● Assignment
Copy the stretch of the Cajun microwave thread from "Smoke is correct." through "enough for turkey.", substituting "chicken" for "turkey".

● Exercise passage
BEGIN
# Cajun microwave???



## mikey nc (Dec 23, 2015)

When I lived Louisiana, they had a cooker call that stainless steel with wood or charcoal tray at top that you pulled out to add more,what type of cooking do ya call this


----------



## forluvofsmoke (Dec 23, 2015)

That would be pig roaster...suitable for whole hog, goat, sheep/lamb.

Eric


----------



## mikey nc (Dec 23, 2015)

No, I know how to cook whole hog in the ground or on BBQ pit with gas or wood,this is the size of a dormitorie refrigerator with two racks for ducks,rabbits, squirrels ect. With heat source on top in slide tray


----------



## hamrhead1971 (Dec 23, 2015)

Smoke is correct.  The Cajun Microwave is a roaster.  They are basically like a large outdoor dutch oven.  They come in sizes from large enough for a decent size pig to small enough for turkey.

Smoke it up
William


----------



## mikey nc (Dec 23, 2015)

Can you smoke with that type device, not as a roaster, but as a smoker


----------



## hamrhead1971 (Dec 23, 2015)

I have never seen one that could be used for smoking.  They are not designed to circulate air inside the cooking chamber.


----------



## mikey nc (Dec 23, 2015)

Thanks, was wondering if I built one,using fan out bottom do y'all think it will work??


----------



## hamrhead1971 (Dec 23, 2015)

I am sure it could be made to work.  You would have to introduce a smoke source also.

Smoke it up
William


----------



## dirtsailor2003 (Dec 23, 2015)

La Caja China is a commercial made Cajun microwave. Somewhere on the net there is a guy that rigged a smoke generator to pump smoke into the box while cooking. So yes it can be done.


----------



## mikey nc (Dec 23, 2015)

Yes,was thinking heat an smoke coming from top,an using type fan,bath(fartfan) and regulating draft, pulling heat(smoke) down and out


----------



## dirtsailor2003 (Dec 23, 2015)

Here ya go. No need for fan, all you have to do is contact Todd and get one of his smokers. 

http://burninlovebbq.com/2011/07/19/easy-smoking-in-la-caja-china-a-maze-n-pellet-smoker-review/


----------



## mikey nc (Dec 23, 2015)

I've been welding for yrs. Was just wondering if it can work


----------



## mikey nc (Dec 23, 2015)

Is it to much of a problem, getting the right amount of heat,smoke, and maintaing heat that way ???


----------



## lotharw (Dec 26, 2015)

I have a La Caja China and have mounted a Smoke Pistol on it and it works great.  I don't use it as just a smoker but while roasting  pig, I add smoke to enhance the flavour.


----------
END
[Referring expression grounding entries]
BEGIN
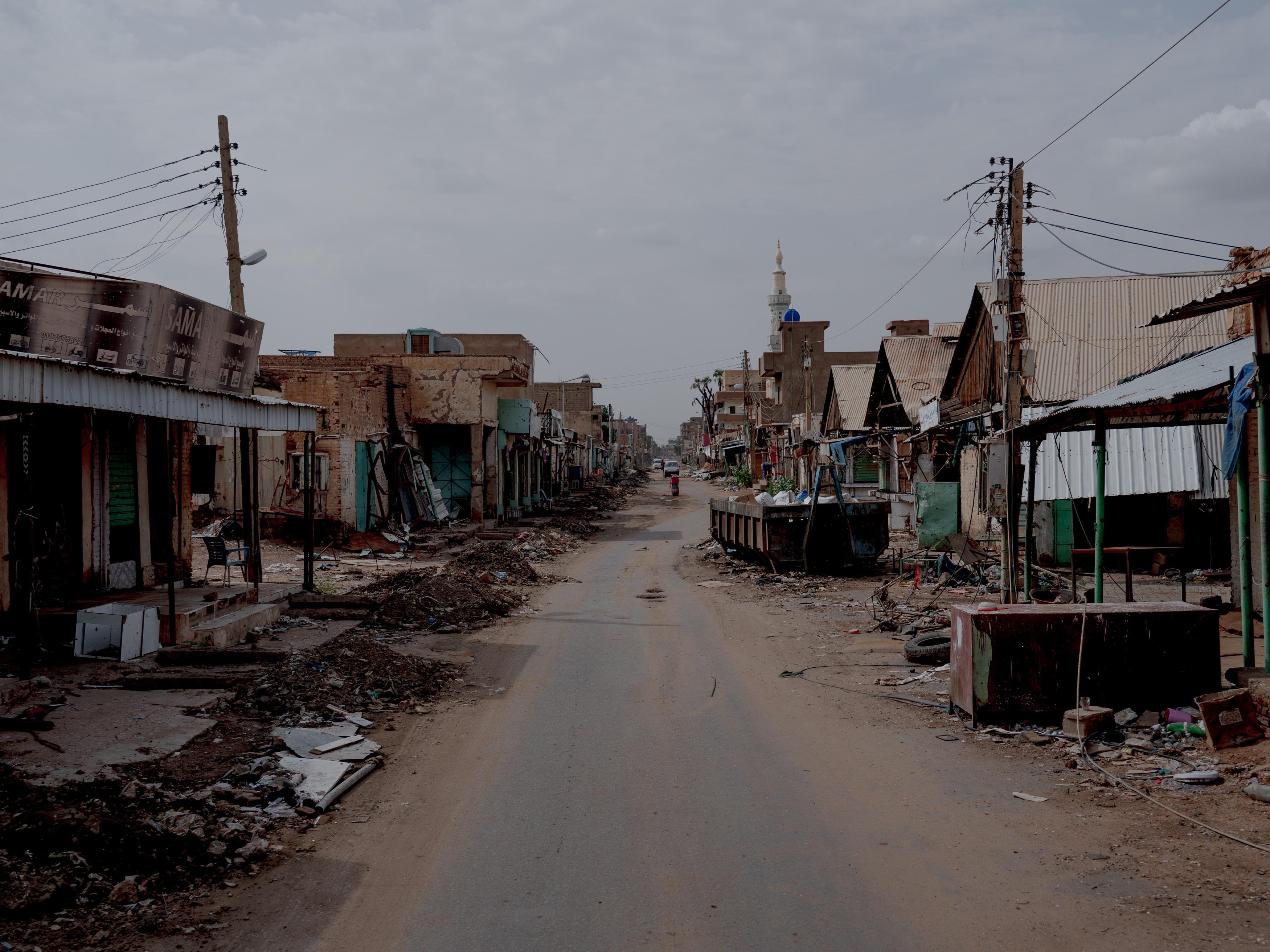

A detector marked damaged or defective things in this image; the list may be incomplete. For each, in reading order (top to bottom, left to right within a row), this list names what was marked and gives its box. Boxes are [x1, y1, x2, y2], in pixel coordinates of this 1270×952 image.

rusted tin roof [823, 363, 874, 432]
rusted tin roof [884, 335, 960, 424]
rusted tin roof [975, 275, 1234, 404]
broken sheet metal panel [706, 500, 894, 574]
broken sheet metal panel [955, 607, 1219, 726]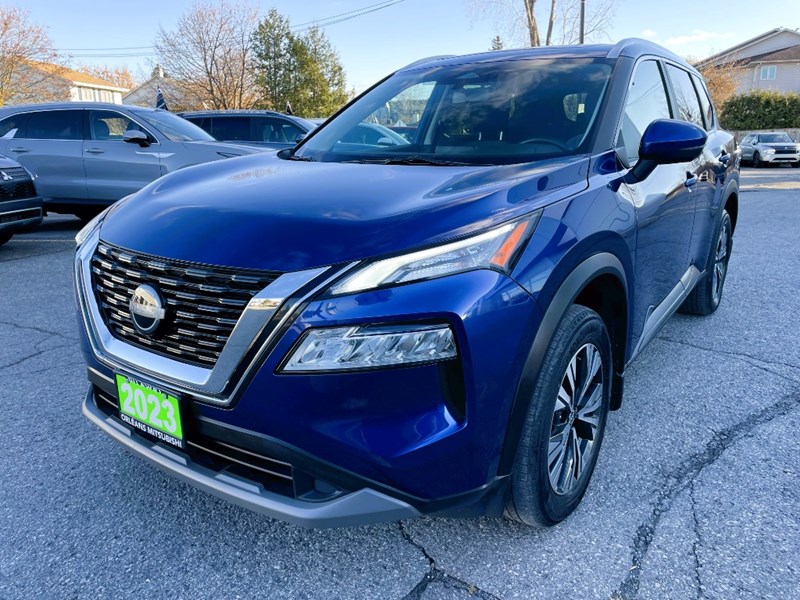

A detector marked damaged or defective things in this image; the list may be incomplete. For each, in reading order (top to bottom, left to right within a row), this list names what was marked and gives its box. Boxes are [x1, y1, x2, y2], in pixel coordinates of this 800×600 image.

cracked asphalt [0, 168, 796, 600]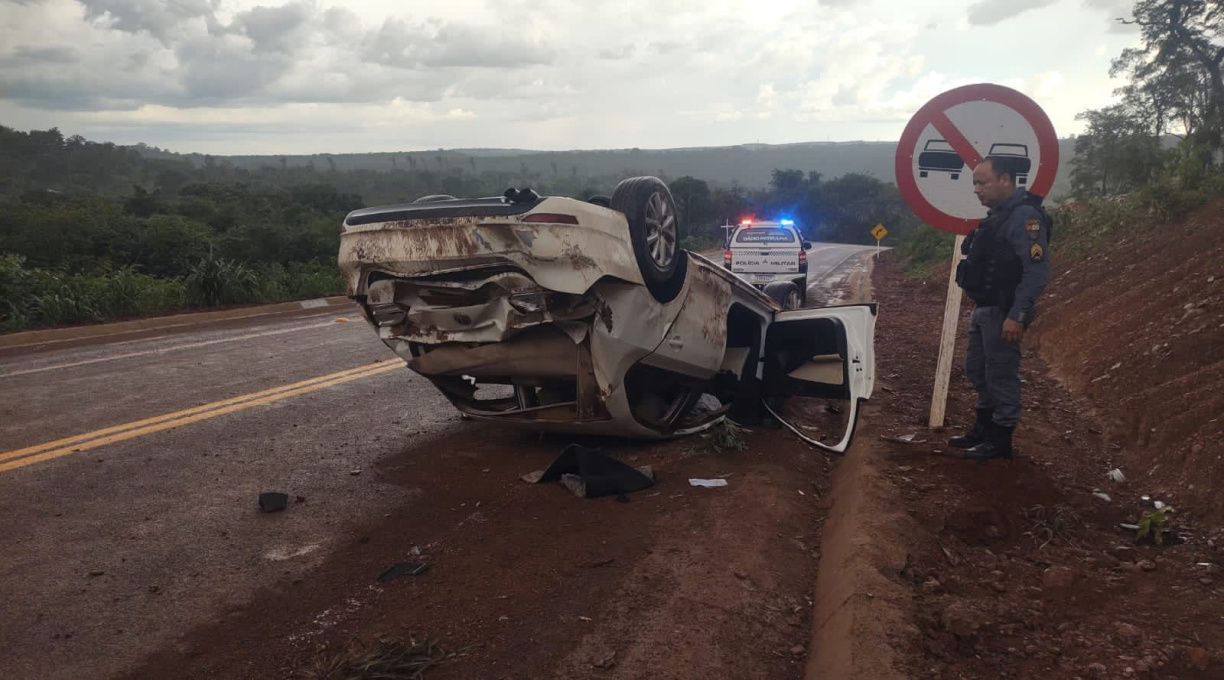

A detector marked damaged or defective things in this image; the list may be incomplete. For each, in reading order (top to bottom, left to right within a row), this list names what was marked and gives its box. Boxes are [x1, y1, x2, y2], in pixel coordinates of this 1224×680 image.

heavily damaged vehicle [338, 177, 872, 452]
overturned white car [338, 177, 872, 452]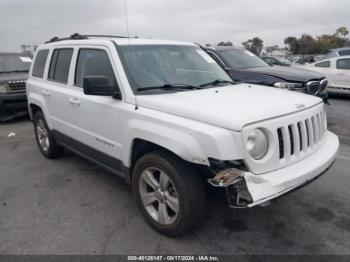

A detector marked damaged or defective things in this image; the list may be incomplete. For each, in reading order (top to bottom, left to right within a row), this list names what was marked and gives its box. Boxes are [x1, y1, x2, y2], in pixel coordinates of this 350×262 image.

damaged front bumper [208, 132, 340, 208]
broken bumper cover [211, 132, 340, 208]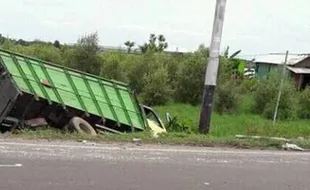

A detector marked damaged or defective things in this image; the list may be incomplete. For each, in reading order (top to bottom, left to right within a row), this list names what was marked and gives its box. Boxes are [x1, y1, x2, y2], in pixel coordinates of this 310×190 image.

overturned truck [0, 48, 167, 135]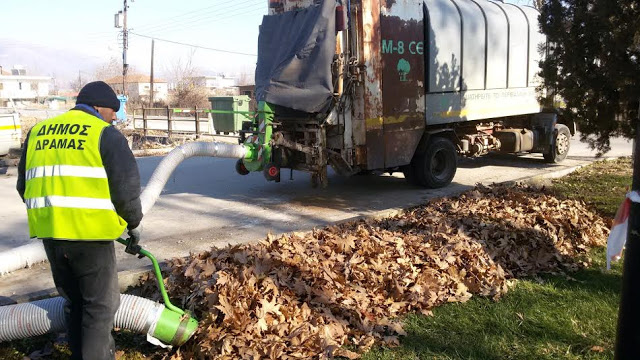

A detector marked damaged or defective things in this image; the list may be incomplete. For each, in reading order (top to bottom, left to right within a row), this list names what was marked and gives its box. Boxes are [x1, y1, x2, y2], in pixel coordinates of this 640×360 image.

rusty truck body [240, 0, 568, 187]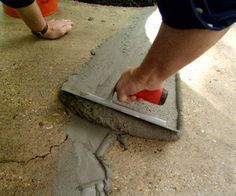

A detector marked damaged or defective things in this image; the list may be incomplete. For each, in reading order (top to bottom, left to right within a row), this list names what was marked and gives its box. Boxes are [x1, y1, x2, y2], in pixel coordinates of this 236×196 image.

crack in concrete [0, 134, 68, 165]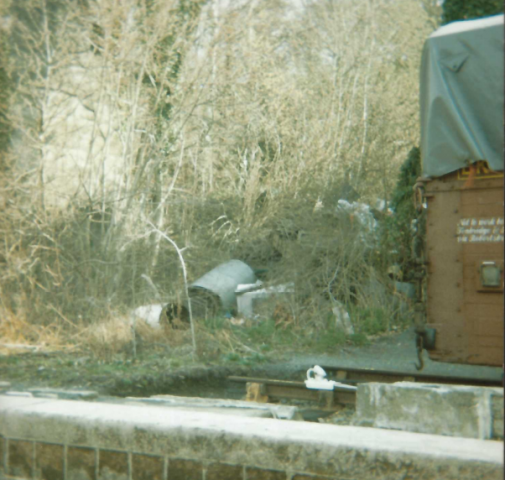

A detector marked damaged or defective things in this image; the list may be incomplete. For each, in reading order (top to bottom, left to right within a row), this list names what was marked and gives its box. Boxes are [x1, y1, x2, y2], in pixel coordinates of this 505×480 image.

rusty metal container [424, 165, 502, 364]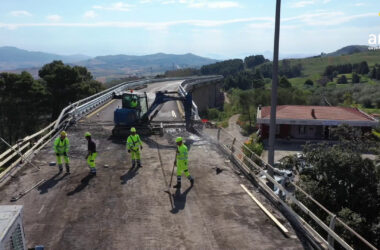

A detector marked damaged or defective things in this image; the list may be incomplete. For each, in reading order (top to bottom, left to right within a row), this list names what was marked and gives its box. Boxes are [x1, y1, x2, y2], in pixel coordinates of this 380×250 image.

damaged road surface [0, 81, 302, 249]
END
● Answer section
Smoke is correct.  The Cajun Microwave is a roaster.  They are basically like a large outdoor dutch oven.  They come in sizes from large enough for a decent size pig to small enough for chicken.